─── DATA SUPPLIED
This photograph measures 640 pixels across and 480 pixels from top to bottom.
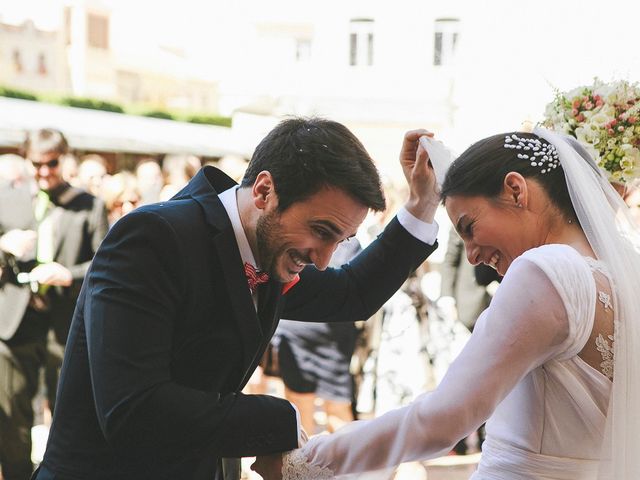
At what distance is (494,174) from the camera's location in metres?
2.29

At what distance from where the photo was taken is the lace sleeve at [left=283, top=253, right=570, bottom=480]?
203 cm

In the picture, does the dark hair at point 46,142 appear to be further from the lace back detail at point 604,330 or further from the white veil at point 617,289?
the lace back detail at point 604,330

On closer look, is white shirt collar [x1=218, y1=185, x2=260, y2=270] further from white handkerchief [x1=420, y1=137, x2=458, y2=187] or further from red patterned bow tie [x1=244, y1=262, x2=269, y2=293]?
white handkerchief [x1=420, y1=137, x2=458, y2=187]

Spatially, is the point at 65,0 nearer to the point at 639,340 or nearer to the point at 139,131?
the point at 139,131

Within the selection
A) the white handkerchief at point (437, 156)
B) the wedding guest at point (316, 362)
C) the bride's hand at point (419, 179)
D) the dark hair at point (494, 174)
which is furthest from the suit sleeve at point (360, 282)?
the wedding guest at point (316, 362)

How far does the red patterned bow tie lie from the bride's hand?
65 cm

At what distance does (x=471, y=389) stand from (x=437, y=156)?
→ 2.93 ft

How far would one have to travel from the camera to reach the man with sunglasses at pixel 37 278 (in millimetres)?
5430

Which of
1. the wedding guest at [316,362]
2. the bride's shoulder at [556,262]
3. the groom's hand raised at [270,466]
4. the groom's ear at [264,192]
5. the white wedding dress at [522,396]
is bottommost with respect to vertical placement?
the wedding guest at [316,362]

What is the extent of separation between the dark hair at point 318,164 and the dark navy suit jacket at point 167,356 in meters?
0.19

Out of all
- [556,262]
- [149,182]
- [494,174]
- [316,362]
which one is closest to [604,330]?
[556,262]

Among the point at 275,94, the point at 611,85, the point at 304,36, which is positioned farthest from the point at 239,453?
the point at 304,36

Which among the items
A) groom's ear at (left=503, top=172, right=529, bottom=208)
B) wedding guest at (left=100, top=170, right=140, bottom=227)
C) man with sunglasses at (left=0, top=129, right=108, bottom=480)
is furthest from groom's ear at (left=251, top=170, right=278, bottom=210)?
wedding guest at (left=100, top=170, right=140, bottom=227)

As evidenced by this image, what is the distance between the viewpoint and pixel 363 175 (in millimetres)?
2215
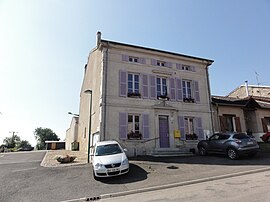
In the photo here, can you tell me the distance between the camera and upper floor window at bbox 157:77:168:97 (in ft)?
48.7

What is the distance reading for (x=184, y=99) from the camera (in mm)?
15258

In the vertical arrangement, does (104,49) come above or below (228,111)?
above

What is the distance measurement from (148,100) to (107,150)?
608 cm

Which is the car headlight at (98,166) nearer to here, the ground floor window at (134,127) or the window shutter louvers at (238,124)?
the ground floor window at (134,127)

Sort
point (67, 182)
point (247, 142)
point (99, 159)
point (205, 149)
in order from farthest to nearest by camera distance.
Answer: point (205, 149)
point (247, 142)
point (99, 159)
point (67, 182)

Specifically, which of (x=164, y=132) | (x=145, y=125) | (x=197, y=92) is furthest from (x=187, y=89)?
(x=145, y=125)

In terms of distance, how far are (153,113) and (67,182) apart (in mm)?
7968

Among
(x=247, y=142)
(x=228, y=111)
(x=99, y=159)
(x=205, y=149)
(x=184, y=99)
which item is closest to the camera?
(x=99, y=159)

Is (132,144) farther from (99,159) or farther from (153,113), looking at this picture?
(99,159)

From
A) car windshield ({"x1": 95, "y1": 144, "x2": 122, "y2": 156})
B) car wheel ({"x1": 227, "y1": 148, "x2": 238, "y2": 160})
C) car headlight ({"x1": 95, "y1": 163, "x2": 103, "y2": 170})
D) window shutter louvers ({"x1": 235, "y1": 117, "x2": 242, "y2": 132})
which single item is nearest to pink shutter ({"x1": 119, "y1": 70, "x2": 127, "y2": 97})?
car windshield ({"x1": 95, "y1": 144, "x2": 122, "y2": 156})

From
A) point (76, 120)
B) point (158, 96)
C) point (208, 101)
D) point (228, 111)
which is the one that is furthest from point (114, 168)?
point (76, 120)

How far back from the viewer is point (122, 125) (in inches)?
506

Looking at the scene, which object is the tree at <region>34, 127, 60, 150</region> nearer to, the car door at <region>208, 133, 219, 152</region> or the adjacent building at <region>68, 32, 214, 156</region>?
the adjacent building at <region>68, 32, 214, 156</region>

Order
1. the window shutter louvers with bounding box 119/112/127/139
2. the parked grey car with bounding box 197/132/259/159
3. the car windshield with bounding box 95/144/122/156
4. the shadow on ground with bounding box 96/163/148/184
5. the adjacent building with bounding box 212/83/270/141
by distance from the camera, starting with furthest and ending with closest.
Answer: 1. the adjacent building with bounding box 212/83/270/141
2. the window shutter louvers with bounding box 119/112/127/139
3. the parked grey car with bounding box 197/132/259/159
4. the car windshield with bounding box 95/144/122/156
5. the shadow on ground with bounding box 96/163/148/184
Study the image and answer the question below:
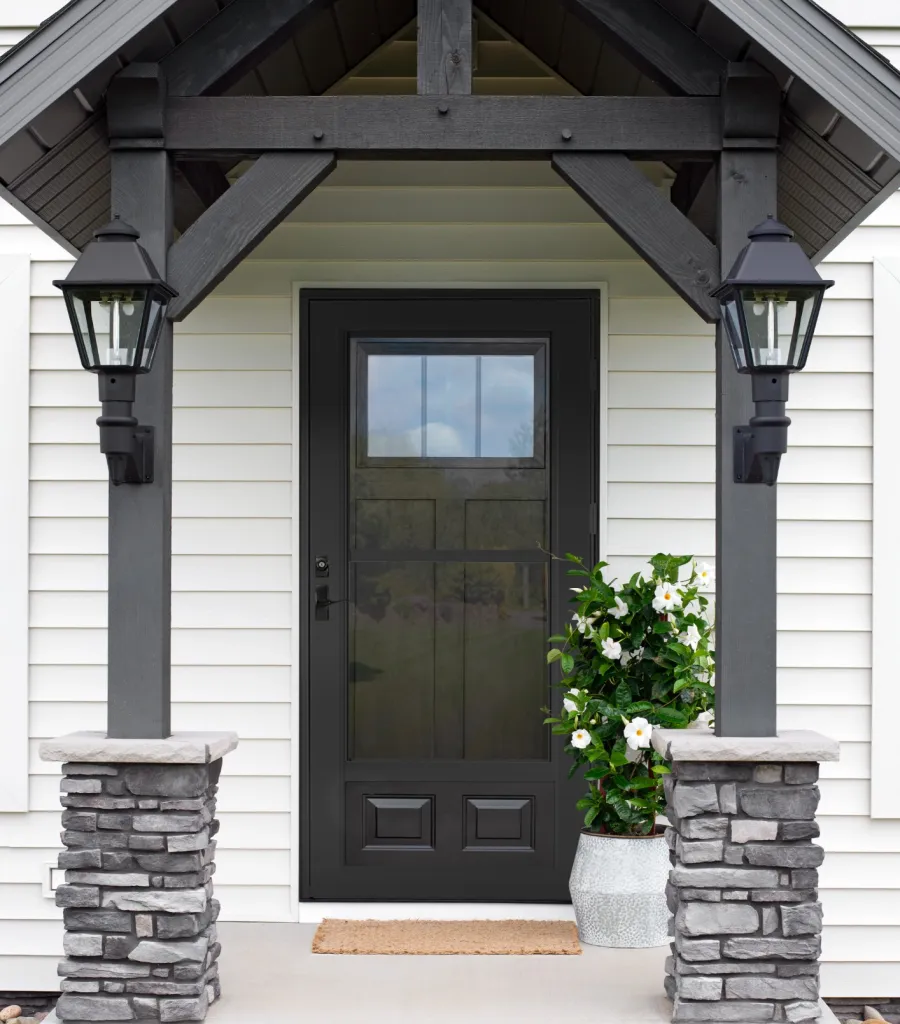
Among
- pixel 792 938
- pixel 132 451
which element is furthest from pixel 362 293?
──────
# WRITTEN INSTRUCTION:
Restate each entry word for word, leaving out any pictures.

# OUTPUT FOR THIS EXERCISE:
This photograph measures 640 pixels across and 480 pixels from top to bottom.
At what distance is (494,174) from the camera's location in metres?
2.29

At what distance from where the photo was taken is the lace sleeve at [left=283, top=253, right=570, bottom=480]?
203 cm

In the picture, does the dark hair at point 46,142 appear to be further from the lace back detail at point 604,330 or further from the white veil at point 617,289?
the lace back detail at point 604,330

On closer look, is white shirt collar [x1=218, y1=185, x2=260, y2=270] further from white handkerchief [x1=420, y1=137, x2=458, y2=187] or further from red patterned bow tie [x1=244, y1=262, x2=269, y2=293]?
white handkerchief [x1=420, y1=137, x2=458, y2=187]

Spatially, is the point at 65,0 nearer to the point at 639,340 or nearer to the point at 139,131?
the point at 139,131

Within the selection
A) the white handkerchief at point (437, 156)
B) the wedding guest at point (316, 362)
C) the bride's hand at point (419, 179)
D) the dark hair at point (494, 174)
which is furthest from the suit sleeve at point (360, 282)?
the wedding guest at point (316, 362)

How far does the red patterned bow tie lie from the bride's hand?
65 cm

At what distance does (x=471, y=389) stand from (x=437, y=156)?
→ 2.93 ft

How far would one have to travel from the camera to reach the man with sunglasses at pixel 37 278 (in millimetres)?
5430

Which of
1. the wedding guest at [316,362]
2. the bride's shoulder at [556,262]
3. the groom's hand raised at [270,466]
4. the groom's ear at [264,192]
5. the white wedding dress at [522,396]
is bottommost with respect to vertical placement?
the wedding guest at [316,362]

What is the extent of separation between the dark hair at point 318,164 and the dark navy suit jacket at point 167,356 in meters?
0.19

Out of all
- [556,262]
- [149,182]
- [494,174]
- [316,362]
which one is closest to [604,330]?
[556,262]

Among the point at 275,94, the point at 611,85, the point at 304,36, which is positioned farthest from the point at 239,453?
the point at 304,36

Which among the items
A) groom's ear at (left=503, top=172, right=529, bottom=208)
B) wedding guest at (left=100, top=170, right=140, bottom=227)
C) man with sunglasses at (left=0, top=129, right=108, bottom=480)
is furthest from groom's ear at (left=251, top=170, right=278, bottom=210)?
wedding guest at (left=100, top=170, right=140, bottom=227)

As evidenced by this image, what is the distance between the viewpoint and pixel 363 175 (in millimetres)?
2215
In the photo here, can you tell me the distance between the camera and upper floor window at bbox 157:77:168:97 (in ft)?
48.7

What is the distance reading for (x=184, y=99) from the camera (in mm)?
15258

In the vertical arrangement, does (104,49) come above or below (228,111)?
above

What is the distance measurement from (148,100) to (107,150)?
608 cm

Which is the car headlight at (98,166) nearer to here, the ground floor window at (134,127) or the window shutter louvers at (238,124)?
the ground floor window at (134,127)

Sort
point (67, 182)
point (247, 142)
point (99, 159)
point (205, 149)
in order from farthest to nearest by camera distance.
Answer: point (205, 149)
point (247, 142)
point (99, 159)
point (67, 182)

Specifically, which of (x=164, y=132) | (x=145, y=125) | (x=197, y=92) is furthest from (x=187, y=89)?
(x=145, y=125)

In terms of distance, how far are (153,113) and (67,182) apart (in mm)?
7968

Among
(x=247, y=142)
(x=228, y=111)
(x=99, y=159)
(x=205, y=149)
(x=184, y=99)
which item is closest to the camera?
(x=99, y=159)

Is (132,144) farther from (99,159) or farther from (153,113), looking at this picture?
(99,159)

From
A) car windshield ({"x1": 95, "y1": 144, "x2": 122, "y2": 156})
B) car wheel ({"x1": 227, "y1": 148, "x2": 238, "y2": 160})
C) car headlight ({"x1": 95, "y1": 163, "x2": 103, "y2": 170})
D) window shutter louvers ({"x1": 235, "y1": 117, "x2": 242, "y2": 132})
which single item is nearest to pink shutter ({"x1": 119, "y1": 70, "x2": 127, "y2": 97})?
car windshield ({"x1": 95, "y1": 144, "x2": 122, "y2": 156})

From
A) point (76, 120)
B) point (158, 96)
C) point (208, 101)
D) point (228, 111)
which is the one that is furthest from point (114, 168)?
point (76, 120)

How far back from the viewer is point (122, 125) (in inches)?
506

Looking at the scene, which object is the tree at <region>34, 127, 60, 150</region> nearer to, the car door at <region>208, 133, 219, 152</region> or the adjacent building at <region>68, 32, 214, 156</region>?
the adjacent building at <region>68, 32, 214, 156</region>

Order
1. the window shutter louvers with bounding box 119/112/127/139
2. the parked grey car with bounding box 197/132/259/159
3. the car windshield with bounding box 95/144/122/156
4. the shadow on ground with bounding box 96/163/148/184
5. the adjacent building with bounding box 212/83/270/141
by distance from the camera, starting with furthest and ending with closest.
Answer: 1. the adjacent building with bounding box 212/83/270/141
2. the window shutter louvers with bounding box 119/112/127/139
3. the parked grey car with bounding box 197/132/259/159
4. the car windshield with bounding box 95/144/122/156
5. the shadow on ground with bounding box 96/163/148/184
Study the image and answer the question below:
Among
- pixel 792 938
- pixel 132 451
which element is furthest from pixel 362 293?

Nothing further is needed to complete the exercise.